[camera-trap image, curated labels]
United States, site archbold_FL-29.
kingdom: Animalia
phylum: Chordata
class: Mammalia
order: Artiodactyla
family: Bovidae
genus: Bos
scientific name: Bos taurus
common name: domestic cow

**Exercise instructions**:
Word for word, restate the lines running from the one containing "order: Artiodactyla" through the final line of the records above, and nothing besides.

**Written solution**:
order: Artiodactyla
family: Bovidae
genus: Bos
scientific name: Bos taurus
common name: domestic cow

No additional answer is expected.